Exercise instructions
a) Answer these from the text on scatter correction in PET and SPECT, one answer per line, marked the same way:
(i) What two things happen to a photon during Compton scatter?
(ii) In PET, how many photons in a coincidence pair can scatter affect?
(iii) What three factors does scatter increase with?
b) Translate this sentence from the text on scatter correction into Spanish: "In SPECT, scattered photons may still fall within the energy window and be detected."
+++ Text passage +++
What is scatter correction and why is it needed in PET and SPECT?
Scatter correction is the process of identifying and compensating for photons that have undergone Compton scatter before reaching the detector. Without correction, scattered photons are incorrectly assigned to positions in the image, reducing contrast and quantitative accuracy.
Scatter correction compensates for mispositioned Compton-scattered photons, improving contrast and quantitative accuracy in PET and SPECT.
In both PET and SPECT, scatter adds unwanted background signal and degrades lesion detectability. Modern reconstruction algorithms incorporate scatter modelling to improve image quality and restore more accurate activity distribution.
Understanding the physics
When gamma photons travel through tissue, some undergo Compton scatter. During this interaction, the photon changes direction and loses energy.
In SPECT, scattered photons may still fall within the energy window and be detected. Because they have changed direction, their recorded position does not correspond to their true origin. This introduces image blurring and reduces contrast.
In PET, scatter can affect one or both photons in a coincidence pair. If a scattered photon is still detected within the timing and energy window, it may be incorrectly assigned to a line of response. This results in mispositioned events and artificially elevated background activity.
Scatter increases with:
Patient size
Lower photon energy
Increased path length through tissue
Without correction, scatter reduces lesion-to-background contrast and can lead to overestimation of activity in low-uptake regions.
+++ Source data +++
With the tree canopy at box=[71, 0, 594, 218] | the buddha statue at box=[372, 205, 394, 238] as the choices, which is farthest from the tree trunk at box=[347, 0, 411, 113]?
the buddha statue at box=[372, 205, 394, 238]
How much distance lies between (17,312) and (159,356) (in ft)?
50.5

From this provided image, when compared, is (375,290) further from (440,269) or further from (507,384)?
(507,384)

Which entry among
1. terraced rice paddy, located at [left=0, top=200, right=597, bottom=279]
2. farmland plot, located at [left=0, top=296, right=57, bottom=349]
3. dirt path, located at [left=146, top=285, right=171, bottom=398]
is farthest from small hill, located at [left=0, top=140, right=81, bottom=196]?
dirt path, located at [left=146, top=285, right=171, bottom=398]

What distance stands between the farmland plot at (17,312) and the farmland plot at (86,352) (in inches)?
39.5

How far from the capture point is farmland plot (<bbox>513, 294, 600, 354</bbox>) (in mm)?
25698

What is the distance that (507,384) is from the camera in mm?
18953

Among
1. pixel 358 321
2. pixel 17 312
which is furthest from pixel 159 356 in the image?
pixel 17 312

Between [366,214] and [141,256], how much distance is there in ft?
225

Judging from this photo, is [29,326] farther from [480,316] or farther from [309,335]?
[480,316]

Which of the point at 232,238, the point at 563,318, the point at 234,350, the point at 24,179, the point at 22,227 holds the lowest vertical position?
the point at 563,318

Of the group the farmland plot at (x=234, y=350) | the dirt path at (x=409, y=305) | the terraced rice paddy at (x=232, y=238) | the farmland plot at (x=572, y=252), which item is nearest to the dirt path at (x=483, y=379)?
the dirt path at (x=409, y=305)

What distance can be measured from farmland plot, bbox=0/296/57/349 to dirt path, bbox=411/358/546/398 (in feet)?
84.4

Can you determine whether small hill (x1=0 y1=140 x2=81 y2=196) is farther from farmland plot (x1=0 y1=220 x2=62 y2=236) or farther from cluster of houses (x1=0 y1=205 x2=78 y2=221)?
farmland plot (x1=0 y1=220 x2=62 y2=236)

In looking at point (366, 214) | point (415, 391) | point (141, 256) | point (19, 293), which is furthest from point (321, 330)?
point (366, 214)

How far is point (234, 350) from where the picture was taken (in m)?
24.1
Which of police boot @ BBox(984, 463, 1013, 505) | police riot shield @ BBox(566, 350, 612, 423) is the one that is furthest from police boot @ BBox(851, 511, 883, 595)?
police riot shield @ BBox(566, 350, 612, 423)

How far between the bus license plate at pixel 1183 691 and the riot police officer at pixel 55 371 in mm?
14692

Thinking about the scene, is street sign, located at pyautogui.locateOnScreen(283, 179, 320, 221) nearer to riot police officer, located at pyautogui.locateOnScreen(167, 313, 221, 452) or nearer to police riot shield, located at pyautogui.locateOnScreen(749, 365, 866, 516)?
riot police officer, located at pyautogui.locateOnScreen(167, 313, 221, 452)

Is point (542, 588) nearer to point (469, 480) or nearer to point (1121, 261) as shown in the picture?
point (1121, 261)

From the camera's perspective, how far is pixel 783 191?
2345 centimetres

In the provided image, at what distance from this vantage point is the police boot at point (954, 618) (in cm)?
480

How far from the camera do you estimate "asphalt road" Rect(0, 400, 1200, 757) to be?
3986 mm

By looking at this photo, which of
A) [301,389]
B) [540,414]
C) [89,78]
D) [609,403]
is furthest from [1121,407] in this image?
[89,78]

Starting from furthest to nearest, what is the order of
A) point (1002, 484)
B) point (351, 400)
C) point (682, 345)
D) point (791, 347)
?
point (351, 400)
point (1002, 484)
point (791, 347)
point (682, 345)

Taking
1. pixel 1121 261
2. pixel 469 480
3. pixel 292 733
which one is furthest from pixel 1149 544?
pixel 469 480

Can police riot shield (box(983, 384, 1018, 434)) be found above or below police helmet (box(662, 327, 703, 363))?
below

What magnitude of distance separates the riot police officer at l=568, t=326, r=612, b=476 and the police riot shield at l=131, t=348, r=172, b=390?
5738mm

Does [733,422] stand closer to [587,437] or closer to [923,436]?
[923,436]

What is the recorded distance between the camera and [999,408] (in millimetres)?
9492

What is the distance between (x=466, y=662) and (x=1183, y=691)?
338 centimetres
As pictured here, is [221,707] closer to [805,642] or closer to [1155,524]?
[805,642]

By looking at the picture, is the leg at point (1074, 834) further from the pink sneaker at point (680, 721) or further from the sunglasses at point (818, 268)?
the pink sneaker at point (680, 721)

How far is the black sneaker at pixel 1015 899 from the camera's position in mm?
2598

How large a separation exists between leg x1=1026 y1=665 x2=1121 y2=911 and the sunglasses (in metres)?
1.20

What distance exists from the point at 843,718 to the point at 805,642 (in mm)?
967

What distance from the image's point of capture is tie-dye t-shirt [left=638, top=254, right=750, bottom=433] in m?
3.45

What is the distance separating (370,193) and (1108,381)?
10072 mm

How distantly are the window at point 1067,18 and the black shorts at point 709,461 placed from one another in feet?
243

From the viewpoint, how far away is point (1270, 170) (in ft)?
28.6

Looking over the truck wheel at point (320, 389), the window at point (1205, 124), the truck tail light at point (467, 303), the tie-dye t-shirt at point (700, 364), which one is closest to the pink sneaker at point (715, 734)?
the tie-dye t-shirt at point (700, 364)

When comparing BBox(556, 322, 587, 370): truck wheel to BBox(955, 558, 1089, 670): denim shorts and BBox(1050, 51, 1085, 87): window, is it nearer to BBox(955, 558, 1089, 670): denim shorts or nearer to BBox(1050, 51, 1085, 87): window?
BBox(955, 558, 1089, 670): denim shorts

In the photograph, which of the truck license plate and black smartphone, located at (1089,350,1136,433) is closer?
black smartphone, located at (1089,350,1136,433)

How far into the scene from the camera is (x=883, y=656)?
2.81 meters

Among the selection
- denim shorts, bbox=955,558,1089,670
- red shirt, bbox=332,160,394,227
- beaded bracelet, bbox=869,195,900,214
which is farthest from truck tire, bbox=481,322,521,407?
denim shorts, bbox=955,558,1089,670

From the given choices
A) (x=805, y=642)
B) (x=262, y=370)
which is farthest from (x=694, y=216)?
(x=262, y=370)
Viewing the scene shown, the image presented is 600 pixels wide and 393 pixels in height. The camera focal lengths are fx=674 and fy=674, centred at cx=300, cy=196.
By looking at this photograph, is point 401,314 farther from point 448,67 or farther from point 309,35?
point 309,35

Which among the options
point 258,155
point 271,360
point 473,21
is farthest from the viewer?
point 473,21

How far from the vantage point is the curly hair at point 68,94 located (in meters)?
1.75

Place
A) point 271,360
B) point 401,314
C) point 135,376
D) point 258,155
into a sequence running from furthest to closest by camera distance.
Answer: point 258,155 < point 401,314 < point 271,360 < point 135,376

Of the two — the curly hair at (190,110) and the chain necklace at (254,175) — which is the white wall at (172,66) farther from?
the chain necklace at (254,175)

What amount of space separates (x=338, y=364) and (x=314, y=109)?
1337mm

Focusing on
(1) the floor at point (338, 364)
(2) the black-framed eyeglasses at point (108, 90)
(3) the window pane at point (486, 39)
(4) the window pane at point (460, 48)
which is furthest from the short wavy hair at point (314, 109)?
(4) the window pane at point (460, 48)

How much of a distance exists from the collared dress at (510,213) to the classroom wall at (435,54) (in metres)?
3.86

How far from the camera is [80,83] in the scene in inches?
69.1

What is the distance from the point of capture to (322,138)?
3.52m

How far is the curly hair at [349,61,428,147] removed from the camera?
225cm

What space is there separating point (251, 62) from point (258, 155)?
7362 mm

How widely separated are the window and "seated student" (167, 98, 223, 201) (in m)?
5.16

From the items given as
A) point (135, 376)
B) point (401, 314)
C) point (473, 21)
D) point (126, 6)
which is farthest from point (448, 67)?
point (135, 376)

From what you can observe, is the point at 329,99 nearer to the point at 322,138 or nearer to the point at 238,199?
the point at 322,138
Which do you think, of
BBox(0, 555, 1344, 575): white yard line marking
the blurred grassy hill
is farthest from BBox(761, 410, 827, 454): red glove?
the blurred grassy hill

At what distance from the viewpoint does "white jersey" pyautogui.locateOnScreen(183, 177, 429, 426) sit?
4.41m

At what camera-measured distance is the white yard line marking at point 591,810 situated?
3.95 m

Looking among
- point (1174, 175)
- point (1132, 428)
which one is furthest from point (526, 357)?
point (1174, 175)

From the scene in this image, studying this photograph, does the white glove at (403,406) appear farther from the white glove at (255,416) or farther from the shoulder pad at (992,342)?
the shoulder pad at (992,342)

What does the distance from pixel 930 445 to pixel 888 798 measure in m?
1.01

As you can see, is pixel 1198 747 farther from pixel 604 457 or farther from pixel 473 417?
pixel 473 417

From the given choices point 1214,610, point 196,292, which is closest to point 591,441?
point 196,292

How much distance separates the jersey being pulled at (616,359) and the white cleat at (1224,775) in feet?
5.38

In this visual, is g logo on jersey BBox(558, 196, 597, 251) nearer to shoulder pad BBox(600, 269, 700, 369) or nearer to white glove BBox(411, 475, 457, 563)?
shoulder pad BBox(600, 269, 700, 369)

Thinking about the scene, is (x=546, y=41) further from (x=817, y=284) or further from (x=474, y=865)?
+++
List of solutions
a)
(i) The photon changes direction and loses energy.
(ii) One or both.
(iii) Patient size, lower photon energy, and increased path length through tissue.

b) En la SPECT, los fotones dispersados aún pueden quedar dentro de la ventana de energía y ser detectados.